### Extract provided
In addition, the programmable logic device may have input-output elements (IOEs) 102 for driving signals off the integrated circuit system 12 and for receiving signals from other devices. Input-output elements 102 may include parallel input-output circuitry, serial data transceiver circuitry, differential receiver and transmitter circuitry, or other circuitry used to connect one integrated circuit to another integrated circuit.
The integrated circuit system 12 may also include programmable interconnect circuitry in the form of vertical routing channels 140 (i.e., interconnects formed along a vertical axis of the integrated circuit system 12) and horizontal routing channels 150 (i.e., interconnects formed along a horizontal axis of the integrated circuit system 12), each routing channel including at least one track to route at least one wire. If desired, the interconnect circuitry may include pipeline elements, and the contents stored in these pipeline elements may be accessed during operation. For example, a programming circuit may provide read and write access to a pipeline element.

Some entries:
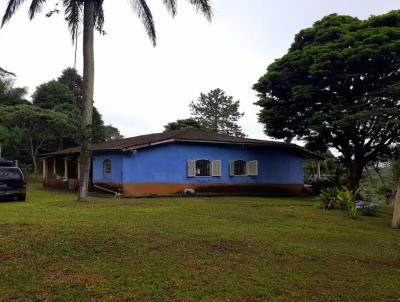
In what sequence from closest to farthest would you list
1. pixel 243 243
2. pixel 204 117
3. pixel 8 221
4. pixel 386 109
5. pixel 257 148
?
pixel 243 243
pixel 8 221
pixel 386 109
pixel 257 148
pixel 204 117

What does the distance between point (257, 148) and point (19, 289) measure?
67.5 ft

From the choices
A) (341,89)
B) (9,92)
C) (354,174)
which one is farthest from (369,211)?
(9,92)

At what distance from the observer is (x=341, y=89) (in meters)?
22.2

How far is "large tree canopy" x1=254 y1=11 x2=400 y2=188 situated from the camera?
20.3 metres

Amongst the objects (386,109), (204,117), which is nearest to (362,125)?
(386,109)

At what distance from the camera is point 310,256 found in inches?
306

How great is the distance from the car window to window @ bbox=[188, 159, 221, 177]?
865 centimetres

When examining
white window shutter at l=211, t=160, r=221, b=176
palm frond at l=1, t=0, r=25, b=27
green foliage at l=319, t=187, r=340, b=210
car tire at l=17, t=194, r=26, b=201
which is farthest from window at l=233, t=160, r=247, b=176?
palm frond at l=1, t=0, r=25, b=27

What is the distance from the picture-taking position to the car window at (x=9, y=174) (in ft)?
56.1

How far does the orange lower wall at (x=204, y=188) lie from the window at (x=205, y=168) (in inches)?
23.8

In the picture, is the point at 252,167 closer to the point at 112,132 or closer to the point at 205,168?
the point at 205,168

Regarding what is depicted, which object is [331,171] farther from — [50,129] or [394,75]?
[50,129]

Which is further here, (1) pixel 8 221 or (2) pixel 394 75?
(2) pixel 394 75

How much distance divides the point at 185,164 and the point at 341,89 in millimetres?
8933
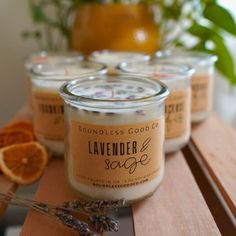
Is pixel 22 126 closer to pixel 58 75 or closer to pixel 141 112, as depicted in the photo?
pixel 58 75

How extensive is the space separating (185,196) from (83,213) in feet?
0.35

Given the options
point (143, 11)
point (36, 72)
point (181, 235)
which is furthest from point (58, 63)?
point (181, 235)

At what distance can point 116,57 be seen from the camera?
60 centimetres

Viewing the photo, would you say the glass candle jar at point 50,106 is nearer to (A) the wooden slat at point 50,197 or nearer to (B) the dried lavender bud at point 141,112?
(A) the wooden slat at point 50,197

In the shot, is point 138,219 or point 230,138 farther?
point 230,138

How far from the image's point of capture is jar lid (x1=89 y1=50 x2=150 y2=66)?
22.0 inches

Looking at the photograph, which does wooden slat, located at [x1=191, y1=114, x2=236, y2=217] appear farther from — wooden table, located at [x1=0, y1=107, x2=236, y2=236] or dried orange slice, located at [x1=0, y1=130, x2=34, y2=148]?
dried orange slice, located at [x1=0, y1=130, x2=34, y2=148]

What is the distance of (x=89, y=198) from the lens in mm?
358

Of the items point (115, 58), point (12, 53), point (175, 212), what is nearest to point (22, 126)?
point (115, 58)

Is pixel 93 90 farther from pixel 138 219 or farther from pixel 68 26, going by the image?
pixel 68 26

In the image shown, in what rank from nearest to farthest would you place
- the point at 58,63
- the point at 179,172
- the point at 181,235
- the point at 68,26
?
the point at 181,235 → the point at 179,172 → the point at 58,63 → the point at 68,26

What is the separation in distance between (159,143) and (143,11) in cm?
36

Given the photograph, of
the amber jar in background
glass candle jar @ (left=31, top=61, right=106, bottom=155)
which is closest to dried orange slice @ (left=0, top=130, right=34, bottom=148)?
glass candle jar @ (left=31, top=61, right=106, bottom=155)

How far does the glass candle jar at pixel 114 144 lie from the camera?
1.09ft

--

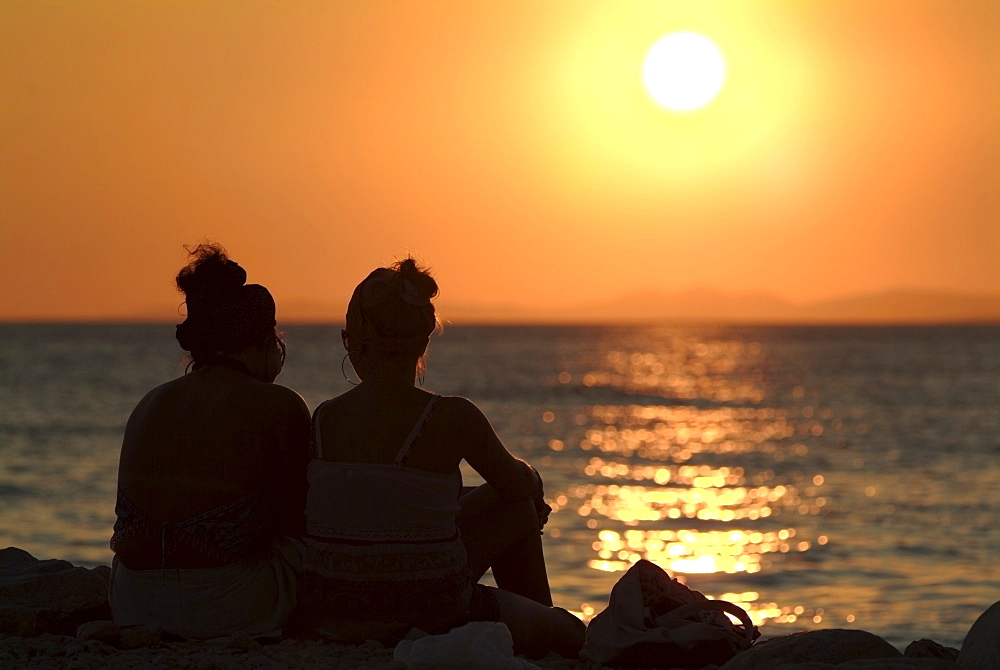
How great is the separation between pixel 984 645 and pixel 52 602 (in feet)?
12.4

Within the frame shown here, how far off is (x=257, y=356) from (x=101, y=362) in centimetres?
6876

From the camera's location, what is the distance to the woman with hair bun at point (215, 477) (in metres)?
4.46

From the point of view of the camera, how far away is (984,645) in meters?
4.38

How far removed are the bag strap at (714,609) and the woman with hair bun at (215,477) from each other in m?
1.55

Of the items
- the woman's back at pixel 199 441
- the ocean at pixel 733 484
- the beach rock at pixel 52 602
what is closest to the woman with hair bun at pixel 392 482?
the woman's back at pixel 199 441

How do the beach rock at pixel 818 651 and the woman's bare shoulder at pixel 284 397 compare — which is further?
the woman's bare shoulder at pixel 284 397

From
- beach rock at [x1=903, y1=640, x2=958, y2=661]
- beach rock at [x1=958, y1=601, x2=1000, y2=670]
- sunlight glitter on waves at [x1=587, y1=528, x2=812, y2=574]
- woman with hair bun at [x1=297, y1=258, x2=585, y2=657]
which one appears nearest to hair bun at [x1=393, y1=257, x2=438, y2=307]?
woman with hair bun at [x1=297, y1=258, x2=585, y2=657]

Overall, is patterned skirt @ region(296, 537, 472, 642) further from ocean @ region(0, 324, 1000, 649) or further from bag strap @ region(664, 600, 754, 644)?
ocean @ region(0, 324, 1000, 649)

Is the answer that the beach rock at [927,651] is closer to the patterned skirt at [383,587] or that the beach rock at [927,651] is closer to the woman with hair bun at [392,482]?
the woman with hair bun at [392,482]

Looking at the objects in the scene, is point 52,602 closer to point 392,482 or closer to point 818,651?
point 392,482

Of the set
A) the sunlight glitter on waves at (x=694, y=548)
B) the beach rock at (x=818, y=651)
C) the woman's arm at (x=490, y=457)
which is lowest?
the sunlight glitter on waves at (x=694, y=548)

...

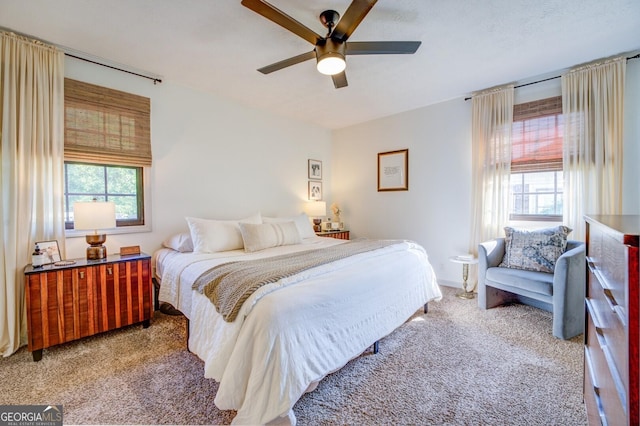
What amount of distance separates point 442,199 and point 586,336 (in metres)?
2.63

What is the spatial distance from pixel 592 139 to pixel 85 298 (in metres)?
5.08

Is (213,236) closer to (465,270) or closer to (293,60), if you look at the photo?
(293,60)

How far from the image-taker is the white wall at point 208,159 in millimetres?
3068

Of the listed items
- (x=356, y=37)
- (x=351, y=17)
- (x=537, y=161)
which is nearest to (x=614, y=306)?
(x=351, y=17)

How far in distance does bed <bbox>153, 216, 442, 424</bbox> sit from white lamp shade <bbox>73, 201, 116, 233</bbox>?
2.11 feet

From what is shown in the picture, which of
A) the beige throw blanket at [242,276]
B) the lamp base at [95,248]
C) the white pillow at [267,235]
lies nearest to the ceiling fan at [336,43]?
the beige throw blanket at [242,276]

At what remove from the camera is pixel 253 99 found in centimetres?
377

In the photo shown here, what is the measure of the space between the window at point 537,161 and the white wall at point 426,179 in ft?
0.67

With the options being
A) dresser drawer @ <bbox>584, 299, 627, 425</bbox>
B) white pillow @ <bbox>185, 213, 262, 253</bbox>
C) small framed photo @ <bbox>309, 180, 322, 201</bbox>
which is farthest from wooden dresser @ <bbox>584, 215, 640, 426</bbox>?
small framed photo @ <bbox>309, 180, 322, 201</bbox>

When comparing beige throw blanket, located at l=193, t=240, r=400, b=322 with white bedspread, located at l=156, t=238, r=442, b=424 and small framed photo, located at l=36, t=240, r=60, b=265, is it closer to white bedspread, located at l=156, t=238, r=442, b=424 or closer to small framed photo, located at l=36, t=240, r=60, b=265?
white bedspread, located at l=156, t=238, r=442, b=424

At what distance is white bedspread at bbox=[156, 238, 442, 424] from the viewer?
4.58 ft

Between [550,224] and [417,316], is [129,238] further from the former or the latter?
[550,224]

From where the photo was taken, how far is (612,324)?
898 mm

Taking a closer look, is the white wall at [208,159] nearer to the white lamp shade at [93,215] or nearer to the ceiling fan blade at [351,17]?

### What to work on
Reproduce the part of the passage on the integrated circuit system from "The integrated circuit system 12 may" up to and including "a pipeline element.".

### Expected output
The integrated circuit system 12 may also include programmable interconnect circuitry in the form of vertical routing channels 140 (i.e., interconnects formed along a vertical axis of the integrated circuit system 12) and horizontal routing channels 150 (i.e., interconnects formed along a horizontal axis of the integrated circuit system 12), each routing channel including at least one track to route at least one wire. If desired, the interconnect circuitry may include pipeline elements, and the contents stored in these pipeline elements may be accessed during operation. For example, a programming circuit may provide read and write access to a pipeline element.